> **Passage shown**
_ _ _ _ _
Maynilad Water Services, Inc., better known as Maynilad, is the water and wastewater services provider of cities and municipalities that form the West Zone of the Greater Manila Area in the Philippines. It is an agent and contractor of the Metropolitan Waterworks and Sewerage System (MWSS). Maynilad is one of two private water providers in Metro Manila, the other being Manila Water.

Incorporated in 1997, Maynilad currently serves over 9 million people in the cities of Caloocan, Las Piñas, Malabon, Muntinlupa, Navotas, Parañaque, Pasay, and Valenzuela; along with most of the City of Manila and portions of Quezon City and Makati west of the Metro Manila Skyway. Outside of Metro Manila, in Cavite Province it serves the cities of Cavite, Bacoor and Imus and the municipalities of Kawit, Noveleta and Rosario.

History
As part of the water privatization in Metro Manila, the Metropolitan Waterworks and Sewerage System awarded contracts to two companies splitting Metro Manila into a west and east zones. Maynilad Water Services Inc. was formed in 1997 as a partnership of the Benpres Holdings Corporation (now the Lopez Group of Companies) and Ondeo Water Services Inc. after it won the bidding to run the water and wastewater services in the West Zone.
_ _ _ _ _
> **Collected material**
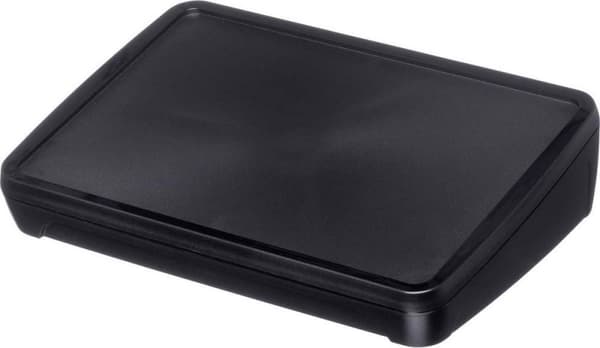 Bopla BOP 7.0 PQ-9005 Konsolhus 215 x 150 x 53 ABS Svart (RAL 9005) 1 st.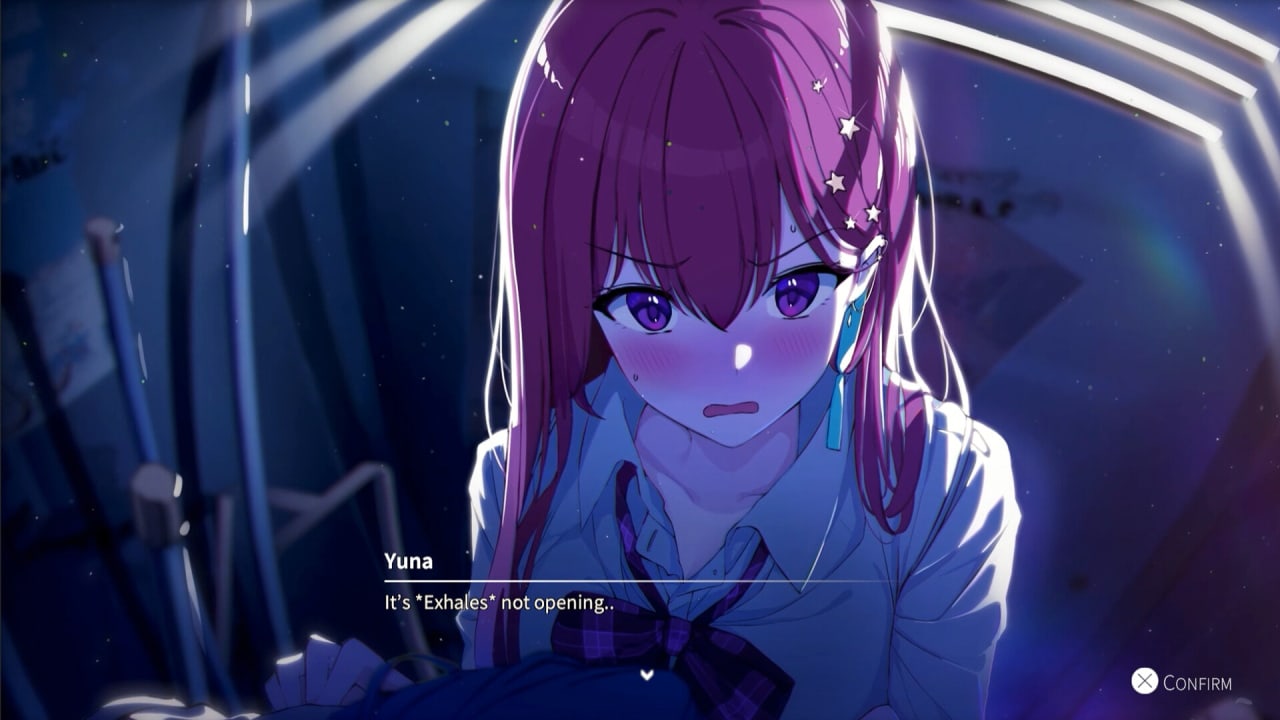 永恒之夜[Eternights] 游戏截图4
_ _ _ _ _
> **Exercise requirements**
Answer these questions using the passage about Maynilad.
(a) Which company is the other private water provider in Metro Manila?
(b) How many people does Maynilad currently serve?
(c) Which two companies formed Maynilad as a partnership in 1997?

> **Exercise answer**
(a) Manila Water
(b) Over 9 million people
(c) Benpres Holdings Corporation (now the Lopez Group of Companies) and Ondeo Water Services Inc.